That brings me to the news about Anheuser-Busch InBev (NYSE: BUD) and Grupo Modelo. Now, I'm not a drinking man, at least not since college back in the dark ages, but I've been following this for years. Already with an enormous market share, AB InBev decided to get acquisitional with the largest brewer in Mexico, Grupo Modelo. Modelo isn't listed on an American Exchange so it can be a headache to track. But what was important is that an enormous market-dominant firm, InBev, was planning to buy another market-dominant firm. Under the Bush administration, when this was announced, everything seemed fine. Today, the Obama administration said it wasn't and announced that it would file suit to block the merger.

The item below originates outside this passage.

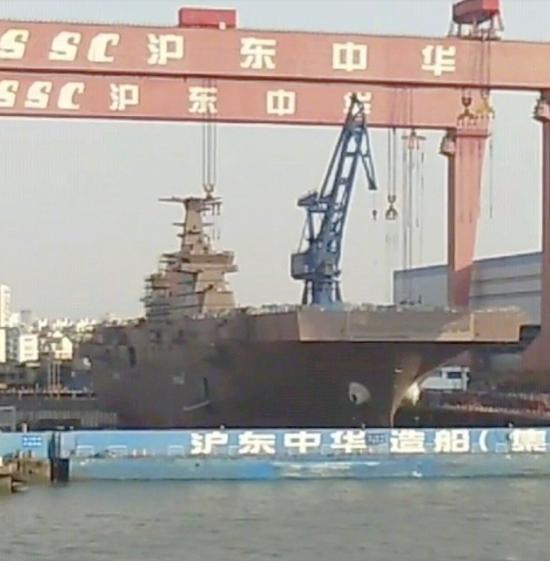 075二号舰安装舰岛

So what does the blocking of the #1 buying the #3 have on stocks? Well, nothing good for either, I'll tell you that. Let's take a look at some alcohol stocks to liven up the day.
At 10:22AM the day the government announced its intent to block the merger, BUD was sitting at $96.68. By 10:26 it was at $88.39 and would bottom out at $86.78 before closing at $88.60. That's a one-day drop of 5.88%. Ouch. It's yet to be seen whether the company will fight to maintain the merger or not. Still, even with that drop BUD is a good play. It's hard to bet against beer in the United States Over the last year the stock has grown from $62.74 to a recent 52-week high of $94.49. Even factoring in today's loss that still leaves it up 41% for the year. I don't believe for a second that's all just a factor of the coming merger. There's real value in BUD, even without Corona in the stable. This is still a solid buy for those wanting long-term value.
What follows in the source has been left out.